2. NUM MUNDO ARTIFICIAL, HÁ QUEM PROCURE UM SENTIDO HUMANO

Está aqui então o cerne do filme. Em 2019, neste "mundo" de Blade Runner, (ainda) há humanos, e há também "humanos" feitos pelos humanos - os replicantes. Eram estes últimos seres, nas suas últimas versões de fabrico, em tudo idênticos aos humanos (inclusive nas emoções, sensações, pensamentos...), com uma única excepção: tinham um prazo de vida certo, e também bastante curto - viviam apenas 4 anos. Mas contextualize-se tudo isto: estes replicantes eram criados pelos humanos com a função de escravos - deviam, primordialmente, ser utilizados na conquista e exploração de outros planetas. Percebe-se a ideia: o uso de não-humanos em tais tarefas tão perigosas e arriscadas tinha uma enorme garantia: a inexistência de perdas humanas. Fazia-se o trabalho pesado, e nenhum Homem morria. Além disso, os replicantes, malgré a sua enorme sofisticação, queriam-se comportados como um qualquer robot: deviam executar a ordem humana, e tudo feito sem perguntas, sem dúvidas, sem hesitações. Pura (e mecânica) obediência. Mas aconteceu o inesperado: à medida que se foram apercebendo da sua "condição humana", mais intenso era o desejo de se libertarem do domínio do Homem. Daí à revolta foi um passo. Queriam a "emancipação". A criatura aspirava a ser como o criador. Legitimamente? Está aqui o grande jogo de emoções do filme! Perante uma verdadeira indistinção (física, psicológica, no fundo genética...) entre humanos e replicantes, qual o fundamento daqueles para liquidarem estes? Por outro lado, havendo essa indistinção, não seria então legítimo aos replicantes aspirarem a ter um "estatuto igualitário" aos humanos (designadamente, tendo a mesma longevidade)?
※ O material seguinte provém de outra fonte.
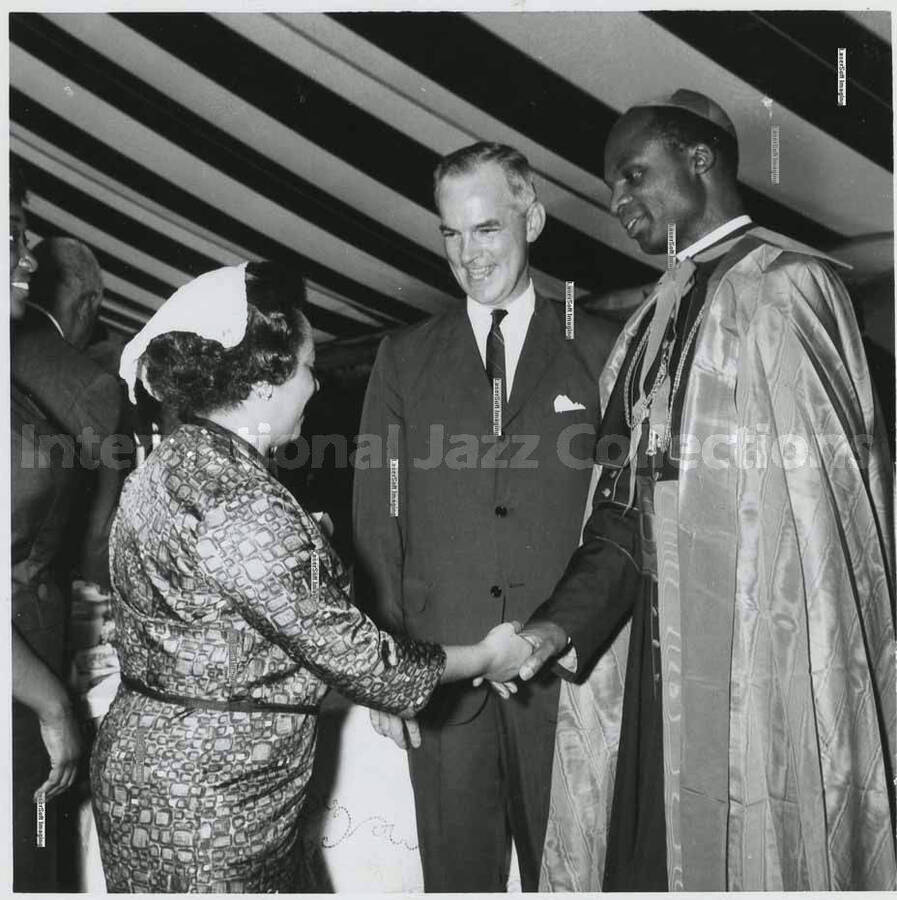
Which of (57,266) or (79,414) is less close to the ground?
(57,266)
A estas duas questões correspondem os temas filosóficos abordados no filme: na primeira questão, está implícita a discussão de saber se, quando um humano mata um replicante, não será já um humano a matar outro humano?; na segunda questão, está em causa o dilema existencial dos replicantes: sendo tão humanos quanto os humanos, por que não viver tanto como os humanos?
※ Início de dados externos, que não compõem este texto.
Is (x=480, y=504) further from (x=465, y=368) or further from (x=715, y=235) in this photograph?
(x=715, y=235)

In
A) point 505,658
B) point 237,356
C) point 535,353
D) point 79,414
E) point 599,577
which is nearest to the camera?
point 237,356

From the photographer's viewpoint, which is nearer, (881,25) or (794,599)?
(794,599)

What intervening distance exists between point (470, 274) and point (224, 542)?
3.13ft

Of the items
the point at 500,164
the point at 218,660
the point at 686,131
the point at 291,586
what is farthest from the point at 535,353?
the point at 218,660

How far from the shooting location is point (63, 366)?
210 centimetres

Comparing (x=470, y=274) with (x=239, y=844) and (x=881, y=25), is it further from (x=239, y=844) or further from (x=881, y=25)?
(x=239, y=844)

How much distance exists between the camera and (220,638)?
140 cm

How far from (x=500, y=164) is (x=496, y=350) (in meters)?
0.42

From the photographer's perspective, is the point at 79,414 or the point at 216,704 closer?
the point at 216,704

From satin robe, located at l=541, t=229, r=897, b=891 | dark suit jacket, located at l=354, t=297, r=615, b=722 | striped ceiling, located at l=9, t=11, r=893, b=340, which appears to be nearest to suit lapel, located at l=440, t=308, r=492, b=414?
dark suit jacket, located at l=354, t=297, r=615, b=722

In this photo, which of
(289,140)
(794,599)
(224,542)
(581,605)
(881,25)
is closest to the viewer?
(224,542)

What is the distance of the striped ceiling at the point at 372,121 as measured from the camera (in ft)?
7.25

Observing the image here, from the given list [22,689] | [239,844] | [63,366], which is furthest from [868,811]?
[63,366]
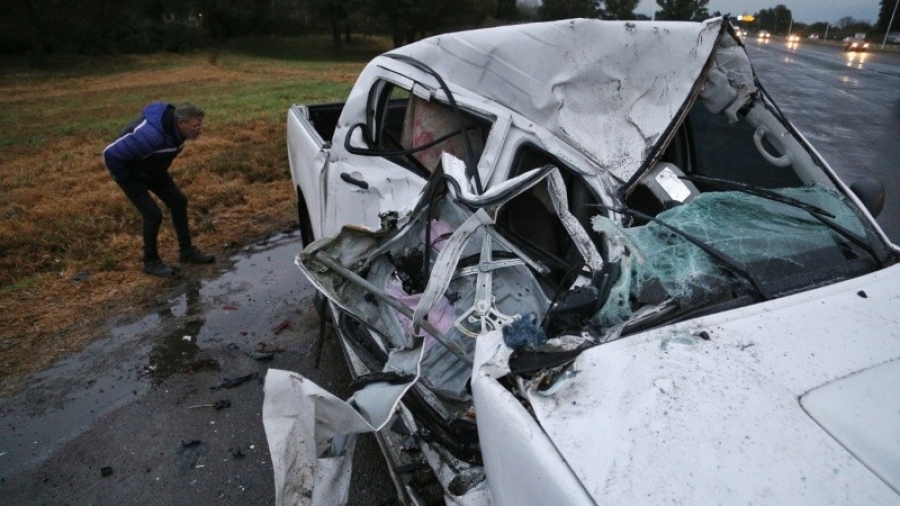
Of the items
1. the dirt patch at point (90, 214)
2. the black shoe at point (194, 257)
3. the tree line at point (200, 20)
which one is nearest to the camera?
the dirt patch at point (90, 214)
É óbvio que, com uma temática assim, dir-se-ia que o filme foi feito para nos levar a aderir desde logo à causa dos replicantes. Mas talvez seja aqui que o filme mais falha, pois penso ter faltado alguma habilidade para promover uma maior afeição e proximidade entre nós (que vemos o filme) e os replicantes (ao contrário de filmes como ET e AI, onde essa ligação funciona bem melhor). Ou então talvez o filme deva ser visto duas vezes: uma, visto do lado dos humanos; outra, visto do lado dos replicantes. E porventura esta última seja uma visão mais... humana.

PS1 - Acrescente-se ainda que o filme tem uma magnífica (e inovadora, para a época) banda sonora. Vangelis no seu melhor.

PS2 - Quem visse logo o filme em 1982, e percebesse minimamente de cinema, via certamente que estava ali a despontar um grande actor. De nome Harrisson Ford.
*Texto escrito em 2005 no meu anterior blogue Renascer.